The photos show emaciated bodies. Some have eyes gouged out, some have genitals removed. And many are covered with wounds, the flesh peeling from their bodies.
It's a sight that gave pause to Anders Frantzen, who works at the United Nations and was running late to a meeting.
"I told myself I really wanted to come back here and take a proper look. It looks like something you haven't seen since the Second World War. It's very bad," Frantzen said. "It's difficult to put a face, an image to the numbers we hear about. So you see these pictures (and) it sort of puts things in a new perspective."
While the photos have been shown before Congress and in media reports, many people, like Sharma, had no idea they existed.
That's partly why Mouaz Moustafa, senior political adviser to the Coalition for a Democratic Syria, said he placed the photos in this location. He wanted to bring awareness to the public and put pressure on U.N. Security Council member states to vote for the International Criminal Court to prosecute war crimes and crimes against humanity in Syria.

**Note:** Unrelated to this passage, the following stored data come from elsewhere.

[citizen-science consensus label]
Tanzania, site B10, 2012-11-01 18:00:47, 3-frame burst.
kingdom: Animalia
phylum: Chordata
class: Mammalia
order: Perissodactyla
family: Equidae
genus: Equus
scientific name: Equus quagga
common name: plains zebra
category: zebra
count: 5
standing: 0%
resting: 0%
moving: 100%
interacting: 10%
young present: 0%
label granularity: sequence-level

"If you ask anyone about ISIS from Mississippi to Alabama, everyone is so well aware of this obviously evil entity," Moustafa said. "If you compare it to the horrendous crimes of the Assad regime, it doesn't get, I feel, it doesn't get the same coverage."
The Syrian Mission to the United Nations did not respond to repeated requests for comment on the exhibit.
The exhibit will be at the United Nations until March 24.